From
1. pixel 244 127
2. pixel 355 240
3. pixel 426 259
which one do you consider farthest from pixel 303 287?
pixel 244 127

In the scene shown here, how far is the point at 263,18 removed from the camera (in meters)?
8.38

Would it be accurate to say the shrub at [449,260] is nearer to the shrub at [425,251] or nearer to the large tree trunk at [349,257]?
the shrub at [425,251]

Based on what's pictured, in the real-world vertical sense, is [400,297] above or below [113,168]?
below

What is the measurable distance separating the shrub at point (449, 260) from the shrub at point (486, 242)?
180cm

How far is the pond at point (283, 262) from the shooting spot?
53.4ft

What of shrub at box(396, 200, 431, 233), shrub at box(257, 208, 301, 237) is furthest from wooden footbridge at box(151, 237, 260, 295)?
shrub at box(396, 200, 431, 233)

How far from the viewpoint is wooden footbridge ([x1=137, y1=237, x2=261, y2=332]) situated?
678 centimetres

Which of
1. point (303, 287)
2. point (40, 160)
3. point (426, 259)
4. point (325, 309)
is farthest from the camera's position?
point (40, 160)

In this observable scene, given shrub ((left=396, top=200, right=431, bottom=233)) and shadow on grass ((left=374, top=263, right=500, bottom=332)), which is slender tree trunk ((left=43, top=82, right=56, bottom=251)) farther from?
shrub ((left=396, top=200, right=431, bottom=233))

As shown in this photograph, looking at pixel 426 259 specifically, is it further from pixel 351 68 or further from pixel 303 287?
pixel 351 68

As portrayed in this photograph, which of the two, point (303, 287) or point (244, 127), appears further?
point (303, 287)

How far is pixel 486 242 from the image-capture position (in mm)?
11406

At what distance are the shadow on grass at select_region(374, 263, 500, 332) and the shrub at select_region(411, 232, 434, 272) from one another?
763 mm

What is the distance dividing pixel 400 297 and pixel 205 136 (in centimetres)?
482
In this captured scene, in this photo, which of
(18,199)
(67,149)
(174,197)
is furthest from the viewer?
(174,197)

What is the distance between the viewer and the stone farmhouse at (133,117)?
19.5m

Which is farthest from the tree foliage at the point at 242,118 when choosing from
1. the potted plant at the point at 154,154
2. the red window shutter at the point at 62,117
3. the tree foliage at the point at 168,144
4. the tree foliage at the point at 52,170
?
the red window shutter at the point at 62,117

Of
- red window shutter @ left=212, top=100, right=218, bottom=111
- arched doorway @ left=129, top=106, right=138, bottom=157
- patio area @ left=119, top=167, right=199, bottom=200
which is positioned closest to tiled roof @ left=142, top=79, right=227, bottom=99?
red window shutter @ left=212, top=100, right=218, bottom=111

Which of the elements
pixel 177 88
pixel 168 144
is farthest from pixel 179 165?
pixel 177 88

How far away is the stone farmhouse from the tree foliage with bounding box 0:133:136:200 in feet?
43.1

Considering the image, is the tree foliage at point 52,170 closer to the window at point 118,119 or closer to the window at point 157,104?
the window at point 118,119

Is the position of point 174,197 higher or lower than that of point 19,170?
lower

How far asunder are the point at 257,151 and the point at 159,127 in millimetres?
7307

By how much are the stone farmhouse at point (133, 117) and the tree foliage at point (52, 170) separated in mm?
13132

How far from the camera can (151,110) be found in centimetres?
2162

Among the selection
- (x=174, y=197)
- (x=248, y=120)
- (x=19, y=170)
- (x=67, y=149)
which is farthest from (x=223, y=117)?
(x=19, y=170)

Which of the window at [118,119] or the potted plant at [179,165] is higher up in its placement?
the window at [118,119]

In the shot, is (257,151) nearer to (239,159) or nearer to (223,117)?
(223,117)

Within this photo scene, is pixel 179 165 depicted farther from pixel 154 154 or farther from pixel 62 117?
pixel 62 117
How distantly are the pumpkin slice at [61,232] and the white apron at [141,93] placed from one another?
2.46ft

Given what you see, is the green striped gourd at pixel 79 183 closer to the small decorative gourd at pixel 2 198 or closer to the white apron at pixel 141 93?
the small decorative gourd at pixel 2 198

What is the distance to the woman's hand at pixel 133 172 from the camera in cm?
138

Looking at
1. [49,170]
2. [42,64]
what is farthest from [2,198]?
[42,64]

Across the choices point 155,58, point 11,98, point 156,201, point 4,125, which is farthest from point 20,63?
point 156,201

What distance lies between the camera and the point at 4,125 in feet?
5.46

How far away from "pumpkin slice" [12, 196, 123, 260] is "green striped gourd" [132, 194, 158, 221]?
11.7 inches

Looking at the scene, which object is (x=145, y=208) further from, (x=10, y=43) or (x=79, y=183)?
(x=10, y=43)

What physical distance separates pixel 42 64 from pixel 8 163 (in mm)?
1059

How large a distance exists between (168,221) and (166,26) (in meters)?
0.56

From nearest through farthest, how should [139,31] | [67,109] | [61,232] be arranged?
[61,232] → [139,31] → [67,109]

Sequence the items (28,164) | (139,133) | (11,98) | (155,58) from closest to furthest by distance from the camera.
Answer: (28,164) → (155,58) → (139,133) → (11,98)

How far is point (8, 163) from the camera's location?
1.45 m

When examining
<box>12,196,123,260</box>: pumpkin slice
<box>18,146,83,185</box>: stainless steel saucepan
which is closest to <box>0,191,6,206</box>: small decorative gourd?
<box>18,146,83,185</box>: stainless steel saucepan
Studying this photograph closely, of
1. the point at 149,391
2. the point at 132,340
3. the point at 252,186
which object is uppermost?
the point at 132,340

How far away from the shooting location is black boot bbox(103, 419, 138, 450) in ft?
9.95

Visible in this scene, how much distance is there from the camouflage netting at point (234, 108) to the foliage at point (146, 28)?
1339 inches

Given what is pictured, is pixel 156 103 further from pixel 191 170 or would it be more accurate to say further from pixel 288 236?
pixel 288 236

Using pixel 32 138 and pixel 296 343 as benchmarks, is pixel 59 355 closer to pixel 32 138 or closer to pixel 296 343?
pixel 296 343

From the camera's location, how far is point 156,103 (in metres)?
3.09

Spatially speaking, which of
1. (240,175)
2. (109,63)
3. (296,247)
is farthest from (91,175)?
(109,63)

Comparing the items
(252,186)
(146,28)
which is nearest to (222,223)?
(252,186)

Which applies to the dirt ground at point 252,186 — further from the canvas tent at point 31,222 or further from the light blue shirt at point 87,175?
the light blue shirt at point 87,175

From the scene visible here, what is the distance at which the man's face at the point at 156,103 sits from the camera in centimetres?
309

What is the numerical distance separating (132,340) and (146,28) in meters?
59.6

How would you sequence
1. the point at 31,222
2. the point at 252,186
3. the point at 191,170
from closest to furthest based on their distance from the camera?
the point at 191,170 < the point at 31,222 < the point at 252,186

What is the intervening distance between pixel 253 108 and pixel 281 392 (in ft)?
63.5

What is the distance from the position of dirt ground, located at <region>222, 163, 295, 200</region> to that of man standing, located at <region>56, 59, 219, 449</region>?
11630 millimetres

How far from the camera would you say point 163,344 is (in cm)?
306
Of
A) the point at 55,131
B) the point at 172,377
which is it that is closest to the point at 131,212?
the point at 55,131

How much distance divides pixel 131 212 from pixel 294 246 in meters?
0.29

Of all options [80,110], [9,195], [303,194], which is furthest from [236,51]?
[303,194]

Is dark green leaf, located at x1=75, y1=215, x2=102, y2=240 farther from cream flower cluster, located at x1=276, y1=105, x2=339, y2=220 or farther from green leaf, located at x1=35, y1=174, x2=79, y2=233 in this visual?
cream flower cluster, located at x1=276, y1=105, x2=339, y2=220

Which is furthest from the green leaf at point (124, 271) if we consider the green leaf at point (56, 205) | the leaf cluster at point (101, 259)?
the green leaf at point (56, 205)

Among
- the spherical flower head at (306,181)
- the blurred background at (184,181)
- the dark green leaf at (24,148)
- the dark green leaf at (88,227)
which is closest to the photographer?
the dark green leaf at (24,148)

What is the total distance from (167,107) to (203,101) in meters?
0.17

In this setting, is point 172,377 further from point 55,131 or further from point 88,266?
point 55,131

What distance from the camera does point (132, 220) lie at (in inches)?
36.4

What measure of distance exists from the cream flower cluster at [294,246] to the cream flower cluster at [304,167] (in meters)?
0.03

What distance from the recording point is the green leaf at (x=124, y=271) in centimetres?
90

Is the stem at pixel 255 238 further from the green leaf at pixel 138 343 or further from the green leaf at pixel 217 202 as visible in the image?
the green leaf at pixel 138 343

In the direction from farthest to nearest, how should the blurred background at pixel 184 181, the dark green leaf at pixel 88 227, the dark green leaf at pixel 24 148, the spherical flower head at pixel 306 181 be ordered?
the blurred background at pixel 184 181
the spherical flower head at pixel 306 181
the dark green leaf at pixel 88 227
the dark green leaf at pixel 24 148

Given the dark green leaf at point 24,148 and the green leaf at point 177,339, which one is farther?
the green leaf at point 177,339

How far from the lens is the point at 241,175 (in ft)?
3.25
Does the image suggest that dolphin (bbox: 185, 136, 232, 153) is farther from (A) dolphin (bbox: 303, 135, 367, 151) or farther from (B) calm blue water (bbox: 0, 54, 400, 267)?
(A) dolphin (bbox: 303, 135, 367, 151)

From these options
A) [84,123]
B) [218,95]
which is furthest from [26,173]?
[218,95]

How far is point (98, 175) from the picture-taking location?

→ Given exercise
Write out the listing above verbatim, from its first line through the line containing "678 centimetres", with both ends included.

→ Output of the exercise
From
1. pixel 244 127
2. pixel 355 240
3. pixel 426 259
which one do you consider farthest from pixel 303 287?
pixel 244 127

In the scene shown here, how far is the point at 263,18 removed from the camera (in meters)?
8.38

Would it be accurate to say the shrub at [449,260] is nearer to the shrub at [425,251] or nearer to the large tree trunk at [349,257]?
the shrub at [425,251]

Based on what's pictured, in the real-world vertical sense, is [400,297] above or below [113,168]?
below

What is the measurable distance separating the shrub at point (449, 260) from the shrub at point (486, 242)?
180cm

How far is the pond at point (283, 262) from the shooting spot?
53.4ft

What of shrub at box(396, 200, 431, 233), shrub at box(257, 208, 301, 237) is furthest from wooden footbridge at box(151, 237, 260, 295)?
shrub at box(396, 200, 431, 233)

How far from the viewpoint is wooden footbridge ([x1=137, y1=237, x2=261, y2=332]) situated?
678 centimetres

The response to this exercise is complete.